By ELIZABETH FITE | Chattanooga Times Free Press, Tenn. (Tribune News Service) | Published: November 4, 2017

Walking up the wooden stairs to Harold Silcox's "man cave" feels more like walking into a history museum.

Old pictures, plaques and mementos from as far back as the Civil War adorn the walls, while a faded green military belt holding a canteen and knife drapes over a chair.

In a display case below the window, flanked on one side by a red and gold Marine Corps flag and the other by the United States flag, lie dog tags, an old first aid kit and maps worn from repeated folding.

Silcox said he always knew he would become a Marine – it's in his blood.

His grandfather served in the Army during World War I, and his father went into the Marines when World War II broke out, then later fought in Korea.

So less than a month after graduating from Chattanooga High School, Silcox found himself at Marine boot camp in Parris Island, S.C.

"That's where you say, 'What in the world am I doing here?'" he said.

But after years of training and an 18-month tour in North Africa, the 24-year-old buck sergeant bid his wife farewell from his station in California and rode for weeks across the Pacific Ocean aboard the USS Iwo Jima to face his greatest challenge to date.

"They said, 'OK, you've got tomorrow to get all your stuff together, get your wills made and all that. We got to go somewhere,'" he said. "That was to Vietnam, which we all knew. They didn't say it, but we knew it."

Although decades have passed, Silcox still rarely talks about the war, especially his first operation.

"Just as soon as the choppers landed, we were under fire, and they landed us right in the middle of Charlie – it was a reinforced, ready-to-fight Vietcong," he said. "We did all right, but for most of us that was the first time. Some of those guys were right out of boot camp."

### [Data provided]
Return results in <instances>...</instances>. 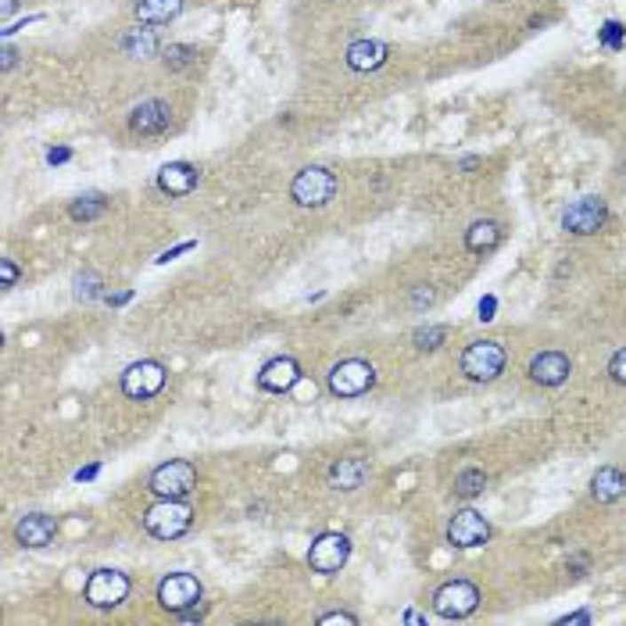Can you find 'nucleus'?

### [Task to carry out]
Render this sentence from the Silcox profile in Spanish: "Silcox said he always knew he would become a Marine – it's in his blood." The listing has no connection to the Silcox profile.

### [The output]
Silcox dijo que siempre supo que se convertiría en marine: lo lleva en la sangre.